Il n’y a pas eu de râle, ni d’agonie proprement dite. Il n’a pas ramené ses couvertures sous ses doigts, ni parlé, ni crié. Pas de dernier soupir, pas d’illumination. Il n’y a rien eu.

Il avait demandé à Anna de lui donner à boire. Comme il n’y avait plus d’eau, et que la garde était précisément en ce moment absente, elle était sortie rapidement pour en chercher. Elle n’avait même pas fermé la porte.

La lueur de la lampe emplissait la chambre.

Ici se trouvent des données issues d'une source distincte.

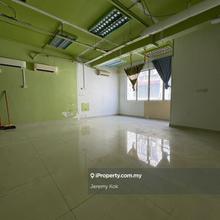Medan Putra Business Centre For Rent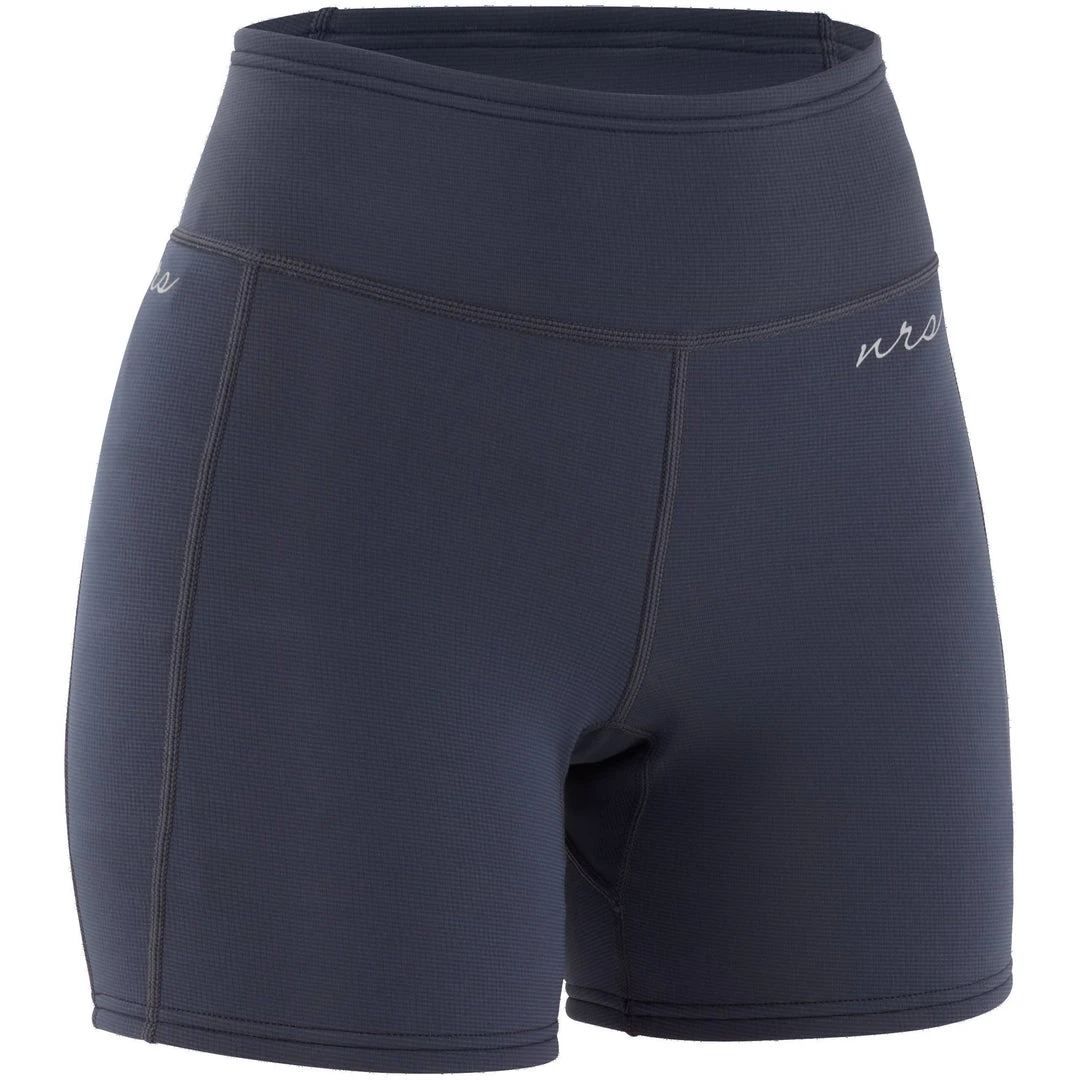 NRS Women's HydroSkin 0.5 Shorts 3 NRS Women's HydroSkin 0.5 Shorts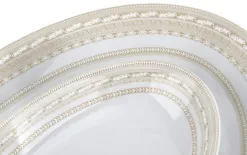 Cmielow Serwis obiadowy 6/22 Macchiato Clearance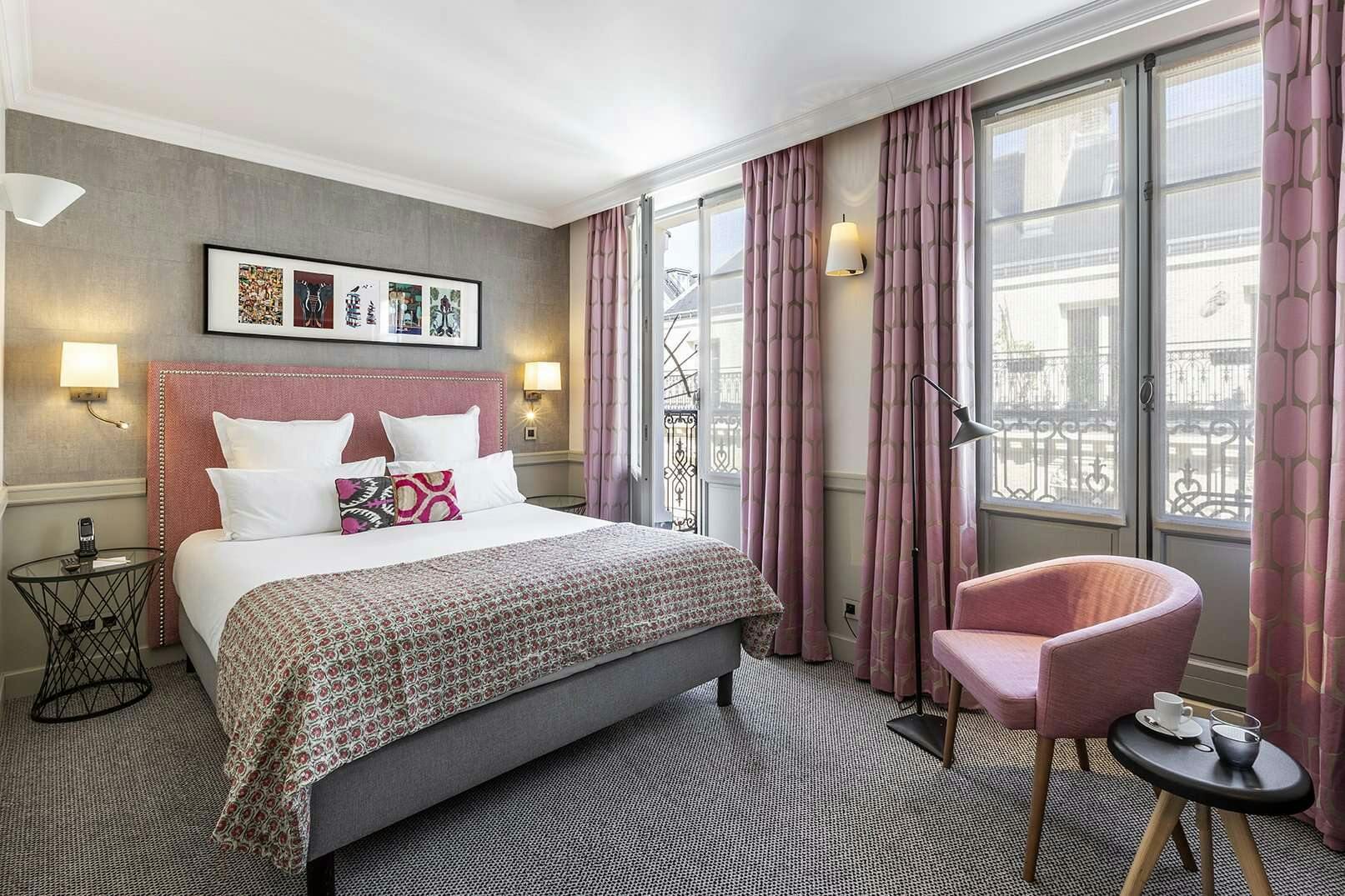 Hotel Hotel Adele & Jules photo 3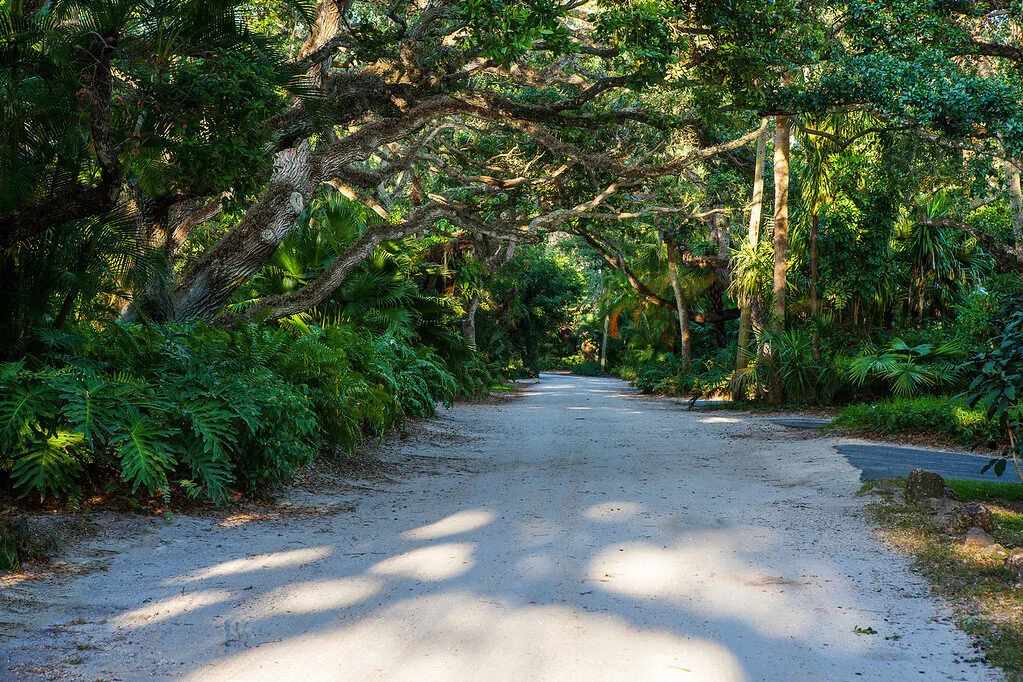 Vero Beach Island + Mainland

J’ai regardé le visage de l’homme et j’ai senti, à je ne sais quel signe, que le grand silence, en ce moment, le submergeait.

Alors, moi, instinctivement, je lui ai crié, et n’ai pu m’empêcher de lui crier pour qu’il ne fût pas seul :

— Je vous vois !

Ma voix bizarre, déshabituée de parler, a pénétré dans la chambre.

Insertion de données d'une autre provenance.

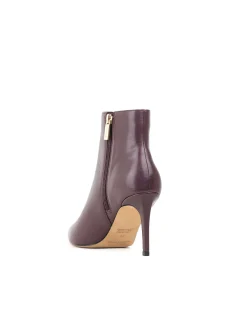 ZYAIR85 STILETTO ANKLE BOOT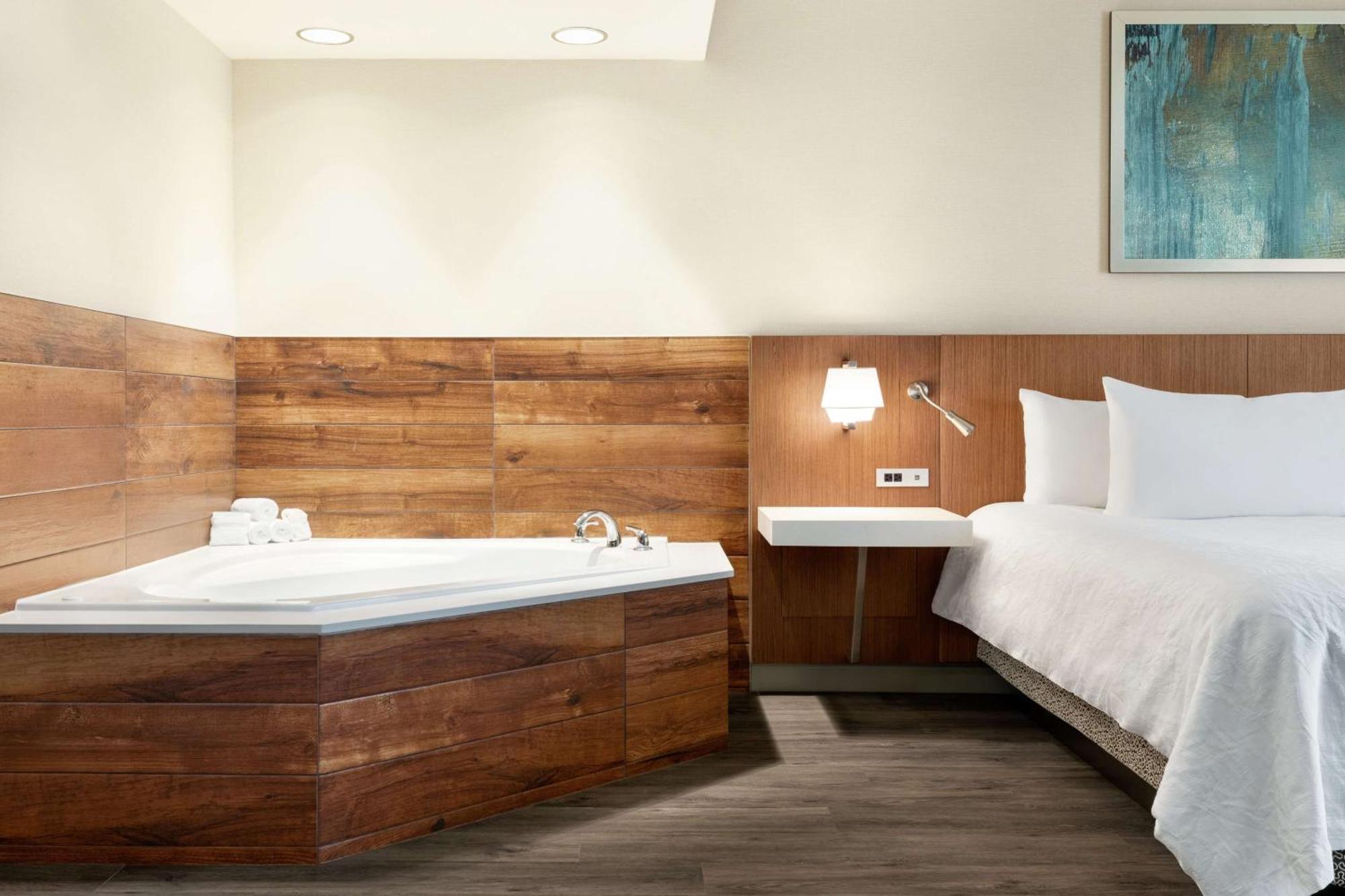 Hilton Garden Inn Kitchener/Cambridge Exteriör bild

Mais il mourut au moment même où je lui donnais cette aumône de fou. Sa tête s’était raidie légèrement en arrière, et ses prunelles s’étaient révulsées.

Anna rentrait ; elle avait dû m’entendre vaguement, car elle se hâtait.

Elle le vit. Elle poussa un cri effrayant, de toute sa force, de toute la puissance de sa chair saine, un cri pur et vraiment veuf. Elle se mit à genoux devant le lit.